Re: Poetry:My Five Senses
Posted: 24 May 2018, 07:16
by biscuits
Akosua + wrote: ↑18 May 2018, 12:13
Such a positive poem! It gives out positive outcomes to people who really understand what the persona actually feels. I love it typically because I love poems.
I'm happy you loved it! Although its only true when you actually understand the persona. Once you don't understand the persona, it can be really frustrating. By the way, do you write poems?
Re: Poetry:My Five Senses
Posted: 29 May 2018, 11:31
by Akosua +
Yes I do but I'm still learning so I'll be very glad with your help and I'm also new here
Re: Poetry:My Five Senses
Posted: 02 Jun 2018, 04:25
by thaservices1
'Yet its' on line 11.
'The aroma of my words', what a great line.
Re: Poetry:My Five Senses
Posted: 03 Jun 2018, 02:21
by biscuits
Akosua + wrote: ↑29 May 2018, 11:31
Yes I do but I'm still learning so I'll be very glad with your help and I'm also new here
Well its not like I write very good too but practice, a lot of reading and seeking constructive criticism helps too. A reason why platforms like this can help you get different opinions about what you've written.
Re: Poetry:My Five Senses
Posted: 03 Jun 2018, 02:23
by biscuits
thaservices1 wrote: ↑02 Jun 2018, 04:25
'Yet its' on line 11.
'The aroma of my words', what a great line.
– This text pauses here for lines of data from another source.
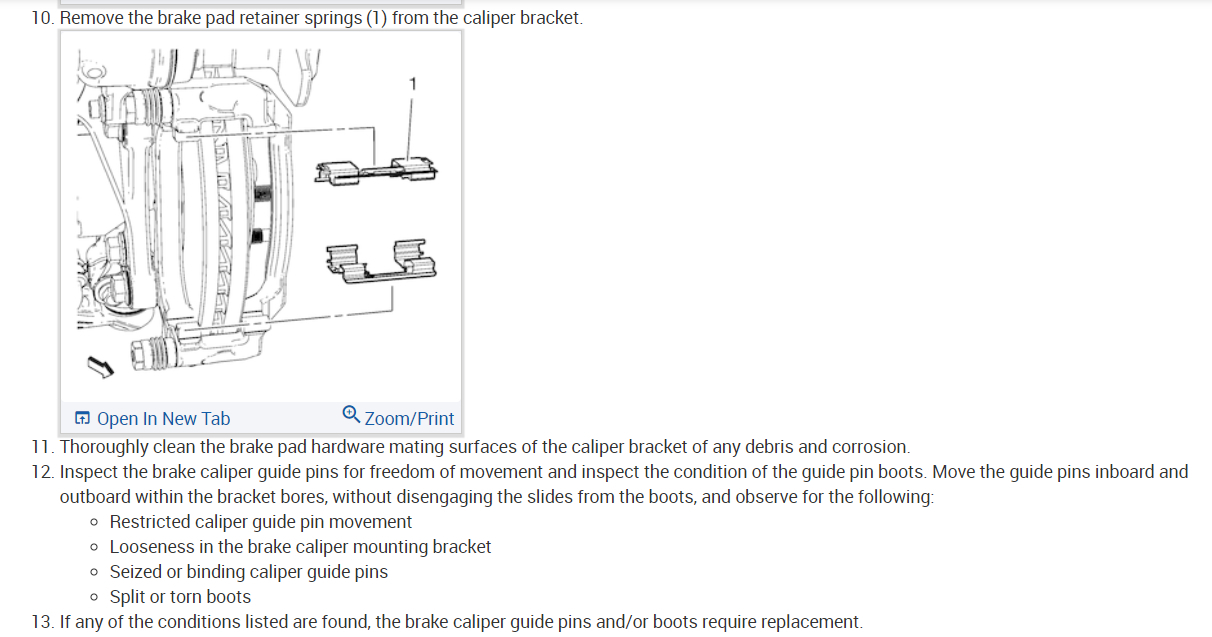 10. Remove the brake pad retainer springs (1) from the caliper bracket.

1

Open In New Tab
Zoom/Print

11. Thoroughly clean the brake pad hardware mating surfaces of the caliper bracket of any debris and corrosion.
12. Inspect the brake caliper guide pins for freedom of movement and inspect the condition of the guide pin boots. Move the guide pins inboard and outboard within the bracket bores, without disengaging the slides from the boots, and observe for the following:
◦ Restricted caliper guide pin movement
◦ Looseness in the brake caliper mounting bracket
◦ Seized or binding caliper guide pins
◦ Split or torn boots
13. If any of the conditions listed are found, the brake caliper guide pins and/or boots require replacement.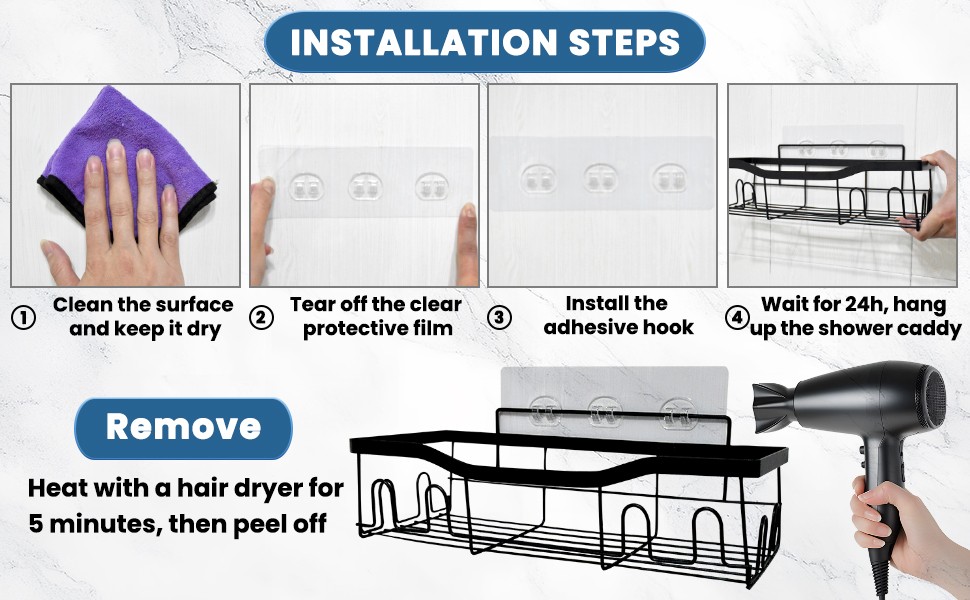 INSTALLATION STEPS

① Clean the surface and keep it dry

② Tear off the clear protective film

③ Install the adhesive hook

④ Wait for 24h, hang up the shower caddy

Remove

Heat with a hair dryer for 5 minutes, then peel off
Thanks for the comment and the correction!
Re: Poetry:My Five Senses
Posted: 03 Jun 2018, 02:30
by biscuits
biscuits wrote: ↑10 May 2018, 17:35
Please help with feedback on this piece. I wrote it about 2 months ago
POETRY : MY FIVE SENSES
The aroma of my words
What you perceive
When I speak
Sight of my letters
My works of art
What gladdens your heart
The most melodious song
One loves to hear
Never hurts the ear
Not even with the semblance of food
Yet it sumptuous taste on the tongue of the one who recites
Feels the stomach of our thoughts all night
And rejuvenates our mood
Armless,
It touches my soul and being
Revives my five senses
Only poetry is of such great appeal
On line eleven, it is supposed to be
''Yet its* sumptuous taste on the tongue of the one who recite''
Re: Poetry:My Five Senses
Posted: 04 Jun 2018, 16:46
by thaservices1
I really enjoyed this one. A lot of interesting imagery.
Re: Poetry:My Five Senses
Posted: 18 Jun 2018, 06:12
by biscuits
thaservices1 wrote: ↑04 Jun 2018, 16:46
I really enjoyed this one. A lot of interesting imagery.
Thanks for reading. I'm glad you enjoyed it.
Re: Poetry:My Five Senses
Posted: 18 Jun 2018, 09:37
by palilogy
Interesting poem you have a real solid strength in these lines,
"What you perceive
When I speak"
I do think you should look into omitting repetition - too many my and our.